Macomb CountyDecember 21, 2013
Youth receive life lessons from prominent community members
By Nick Mordowanec
C & G Staff Writer
In a complicated world, there are convoluted problems, so sometimes it takes a token of wisdom to provide stability.
That was the message being delivered at Justice Day, a community outreach event attended by more than 200 at-risk students from eight different school districts.
The event was hosted by Michigan Schools and Government Credit Union (MSGCU) in conjunction with the Macomb Intermediate School District, and it took place at the MISD in Clinton Township.
The speakers included Judge Linda Davis, Judge Carrie Fuca, Judge Antonio Viviano, Macomb County Sheriff Anthony Wickersham, Brenda Romanchik, Cooley Law School Professor Monica Nuckolls, Lou Fazzini, David Joseph and officers from Macomb County’s K-9 Division.
“It was a community outreach program because we work with schools and government, so we kind of thought, ‘How do we bring schools and government together?’” said Shannon McIntosh, consumer education specialist at MSGCU. “We thought about choices and consequences that high school students go through. A lot of judges say, a lot of times, it’s different today, like doing something stupid and having a record for it.”
The event, a day-long foray into the professions and duties of the numerous guest speakers, was a way for at-risk youth to become acclimated on what separates a good decision from a bad one. The speakers’ intentions were to inspire the incorrigible and offer an outlet of hope for a better life.
MISD’s chief academic officer, Judy Pritchett, said during the event’s welcome remarks, “Sometimes life throws us curves.”
But at the same time, life also throws fastballs. It’s just up to the youth to make the right choices and have good people in their lives to make such dreams possible.

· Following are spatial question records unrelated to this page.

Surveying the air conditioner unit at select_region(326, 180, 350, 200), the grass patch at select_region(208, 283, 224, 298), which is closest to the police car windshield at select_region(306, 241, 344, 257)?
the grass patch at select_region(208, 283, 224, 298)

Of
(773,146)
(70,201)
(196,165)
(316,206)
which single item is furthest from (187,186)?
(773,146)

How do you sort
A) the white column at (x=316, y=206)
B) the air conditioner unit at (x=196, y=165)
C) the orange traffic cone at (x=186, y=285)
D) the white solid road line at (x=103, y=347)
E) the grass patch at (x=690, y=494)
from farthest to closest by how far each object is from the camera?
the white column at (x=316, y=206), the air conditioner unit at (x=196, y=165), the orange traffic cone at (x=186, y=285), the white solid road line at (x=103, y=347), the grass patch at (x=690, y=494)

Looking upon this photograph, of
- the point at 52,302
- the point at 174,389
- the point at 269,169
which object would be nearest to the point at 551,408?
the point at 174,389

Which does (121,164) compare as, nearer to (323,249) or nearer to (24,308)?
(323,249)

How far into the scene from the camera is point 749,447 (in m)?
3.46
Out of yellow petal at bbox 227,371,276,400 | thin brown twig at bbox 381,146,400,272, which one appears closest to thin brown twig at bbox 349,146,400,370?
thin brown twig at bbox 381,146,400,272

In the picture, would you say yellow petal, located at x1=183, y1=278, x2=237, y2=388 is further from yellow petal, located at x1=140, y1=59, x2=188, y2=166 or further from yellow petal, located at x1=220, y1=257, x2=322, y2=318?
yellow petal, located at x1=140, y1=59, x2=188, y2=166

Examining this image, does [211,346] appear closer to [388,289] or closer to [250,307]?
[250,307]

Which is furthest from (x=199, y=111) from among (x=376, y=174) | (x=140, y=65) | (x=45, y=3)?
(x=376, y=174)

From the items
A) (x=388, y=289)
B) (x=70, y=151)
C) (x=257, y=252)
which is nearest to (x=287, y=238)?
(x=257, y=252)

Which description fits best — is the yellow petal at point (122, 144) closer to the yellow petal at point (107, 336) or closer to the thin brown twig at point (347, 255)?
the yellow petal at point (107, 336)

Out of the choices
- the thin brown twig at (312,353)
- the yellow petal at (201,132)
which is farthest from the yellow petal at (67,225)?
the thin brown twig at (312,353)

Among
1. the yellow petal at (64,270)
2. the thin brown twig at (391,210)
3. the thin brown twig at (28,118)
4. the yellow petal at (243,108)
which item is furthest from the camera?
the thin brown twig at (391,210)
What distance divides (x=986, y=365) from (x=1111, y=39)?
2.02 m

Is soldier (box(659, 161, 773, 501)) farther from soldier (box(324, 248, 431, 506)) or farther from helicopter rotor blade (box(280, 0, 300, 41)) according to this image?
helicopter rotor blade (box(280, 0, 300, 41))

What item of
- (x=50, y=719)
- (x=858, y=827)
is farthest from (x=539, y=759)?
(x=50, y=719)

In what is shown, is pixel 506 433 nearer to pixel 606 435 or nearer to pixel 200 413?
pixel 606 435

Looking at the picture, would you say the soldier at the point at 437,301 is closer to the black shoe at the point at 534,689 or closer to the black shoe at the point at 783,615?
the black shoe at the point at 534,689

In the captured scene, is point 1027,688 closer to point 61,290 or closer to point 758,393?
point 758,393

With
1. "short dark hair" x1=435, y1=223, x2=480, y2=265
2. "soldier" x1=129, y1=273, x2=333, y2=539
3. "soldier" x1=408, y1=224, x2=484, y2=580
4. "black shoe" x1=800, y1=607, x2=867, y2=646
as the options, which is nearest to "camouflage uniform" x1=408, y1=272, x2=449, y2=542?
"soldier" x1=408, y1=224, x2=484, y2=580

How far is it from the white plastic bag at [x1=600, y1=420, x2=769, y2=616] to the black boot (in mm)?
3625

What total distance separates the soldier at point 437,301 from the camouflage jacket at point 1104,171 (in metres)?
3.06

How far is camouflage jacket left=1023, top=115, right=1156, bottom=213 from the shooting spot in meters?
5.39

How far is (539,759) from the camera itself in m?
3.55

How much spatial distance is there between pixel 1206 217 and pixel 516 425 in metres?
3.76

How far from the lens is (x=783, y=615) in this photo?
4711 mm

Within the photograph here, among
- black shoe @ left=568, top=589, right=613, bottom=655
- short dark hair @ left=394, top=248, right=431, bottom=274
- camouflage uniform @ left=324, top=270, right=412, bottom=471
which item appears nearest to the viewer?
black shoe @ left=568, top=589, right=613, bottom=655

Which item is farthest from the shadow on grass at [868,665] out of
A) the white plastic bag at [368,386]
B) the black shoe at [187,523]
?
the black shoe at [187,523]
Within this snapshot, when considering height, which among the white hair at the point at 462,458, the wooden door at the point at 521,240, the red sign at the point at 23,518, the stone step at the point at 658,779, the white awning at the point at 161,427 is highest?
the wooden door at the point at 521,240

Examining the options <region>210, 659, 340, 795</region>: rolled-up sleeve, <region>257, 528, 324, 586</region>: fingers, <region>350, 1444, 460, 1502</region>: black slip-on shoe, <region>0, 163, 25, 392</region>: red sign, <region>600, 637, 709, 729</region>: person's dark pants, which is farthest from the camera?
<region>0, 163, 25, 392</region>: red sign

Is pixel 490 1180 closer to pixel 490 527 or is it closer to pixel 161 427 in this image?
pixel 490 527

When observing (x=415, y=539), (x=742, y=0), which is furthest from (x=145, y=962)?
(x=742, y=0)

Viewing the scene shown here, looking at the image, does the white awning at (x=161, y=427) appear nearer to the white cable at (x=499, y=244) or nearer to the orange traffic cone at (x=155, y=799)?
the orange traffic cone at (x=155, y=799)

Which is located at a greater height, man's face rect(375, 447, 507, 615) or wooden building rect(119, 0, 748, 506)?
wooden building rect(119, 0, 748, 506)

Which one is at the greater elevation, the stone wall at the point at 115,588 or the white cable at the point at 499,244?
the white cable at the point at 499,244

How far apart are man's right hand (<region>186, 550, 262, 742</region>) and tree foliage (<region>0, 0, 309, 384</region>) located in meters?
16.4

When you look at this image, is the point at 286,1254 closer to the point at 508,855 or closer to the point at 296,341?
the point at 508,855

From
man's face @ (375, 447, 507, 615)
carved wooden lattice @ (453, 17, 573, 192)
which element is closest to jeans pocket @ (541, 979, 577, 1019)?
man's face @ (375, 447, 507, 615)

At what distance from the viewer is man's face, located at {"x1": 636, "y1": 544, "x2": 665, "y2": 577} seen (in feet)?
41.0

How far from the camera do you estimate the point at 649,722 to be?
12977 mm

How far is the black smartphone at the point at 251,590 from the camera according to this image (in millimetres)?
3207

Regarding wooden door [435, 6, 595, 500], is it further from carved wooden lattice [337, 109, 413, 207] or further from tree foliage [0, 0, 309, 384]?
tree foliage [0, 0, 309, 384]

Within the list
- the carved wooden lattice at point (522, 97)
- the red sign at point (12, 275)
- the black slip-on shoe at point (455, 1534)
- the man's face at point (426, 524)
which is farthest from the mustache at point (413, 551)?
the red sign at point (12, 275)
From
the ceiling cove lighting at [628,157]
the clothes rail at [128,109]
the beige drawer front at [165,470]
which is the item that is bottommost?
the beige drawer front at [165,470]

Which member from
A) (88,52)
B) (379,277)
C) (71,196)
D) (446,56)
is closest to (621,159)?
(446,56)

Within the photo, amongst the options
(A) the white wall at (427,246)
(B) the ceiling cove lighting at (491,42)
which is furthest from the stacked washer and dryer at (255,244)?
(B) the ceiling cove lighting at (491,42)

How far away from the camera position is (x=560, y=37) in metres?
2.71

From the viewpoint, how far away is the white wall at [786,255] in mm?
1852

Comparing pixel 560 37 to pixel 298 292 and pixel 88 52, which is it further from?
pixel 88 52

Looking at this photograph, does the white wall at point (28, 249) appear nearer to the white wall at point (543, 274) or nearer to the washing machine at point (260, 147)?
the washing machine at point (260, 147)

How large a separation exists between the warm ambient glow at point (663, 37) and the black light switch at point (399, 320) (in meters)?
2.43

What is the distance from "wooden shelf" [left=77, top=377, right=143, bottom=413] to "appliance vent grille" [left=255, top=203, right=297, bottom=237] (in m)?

Viviano was a judge for 18 years, and has been out of the court room for three years now. He was a judge in family court, which included juvenile court, and he was a juvenile drug court judge for five years.
He has seen the good and the bad about the youth in society. He knows that a child’s upbringing can shape a life in negative ways if the parents are unsupportive or have their own issues, although personal decisions have a lot to do with how lives unfold in the path toward success.
“We always gets distorted in our society because we concentrate on the very few that maybe cause us a lot of trouble,” Viviano said. “There are an awful lot of kids that are doing a very fine job making decisions that are positive, constructive, building careers and so forth. Unfortunately, a few kids seem to make decisions that are self-destructive. I don’t know how else to put it. They do things that will not help them prepare for their future, they increase their loneliness and they get into anti-social behavior.
“This kind of program tries to bring to their minds that there are alternatives that they can choose to alleviate some of the suffering they feel in their lives that can be destructive. Hopefully, we’ll reach their minds, which (is what) you have to do.”
Speakers waxed poetic on different topics during Justice Day. Macomb County’s K-9 Division did demonstrations for the kids while various speakers expounded on what can lead to a fruitful life, and what the difference is between right and wrong in the game of life.
Sheriff Wickersham wanted to teach the kids about the dangers of leading a life built on crime, and also inspire those who might decide to pursue a future in the field of law enforcement.
“It’s giving (the youth) an understanding, at least from my perspective, of what we do in the sheriff’s office,” Wickersham said. “It’s geared towards a day in the life of an inmate, from the time arrested to the time of release from jail.
“Anytime I can get an opportunity to get in front of a group of students, I hope that my interaction with them is a positive one. Whether they’re in with the wrong crowd or are thinking about a career in law enforcement, they have a better understanding and direction of where they want to go with their life.”
Brenda Romanchik is the clinical coordinator of Mount Clemens’ Care House, a child advocacy center that deals with suspected sexual or physical abuse of children. The Care House is actually a house, so it presents a calm atmosphere that doesn’t intimidate the kids.
“I’m going to talk about abuse and assault, what the differences are and some of the laws that apply to them,” Romanchik said. “Things like sexting and why it’s important they know about these things, and I think a lot of teenagers have no idea. And they do a lot of things that, it’s just a cool thing to do and don’t know about the legal ramifications.
“A lot of the kids that are at risk for committing crime are also at risk for being victims of crime, so perpetrators often target children and teens who are at risk.”
Deliberated earlier this spring, this is the first such event that has occurred in alliance with the MSGCU, MISD and the assortment of speakers. Events like it offer an outlet for youth, whether responsible or misguided, to realize that answers do exist in life if you try your hardest to find them.
And the biggest message is that life isn’t easy.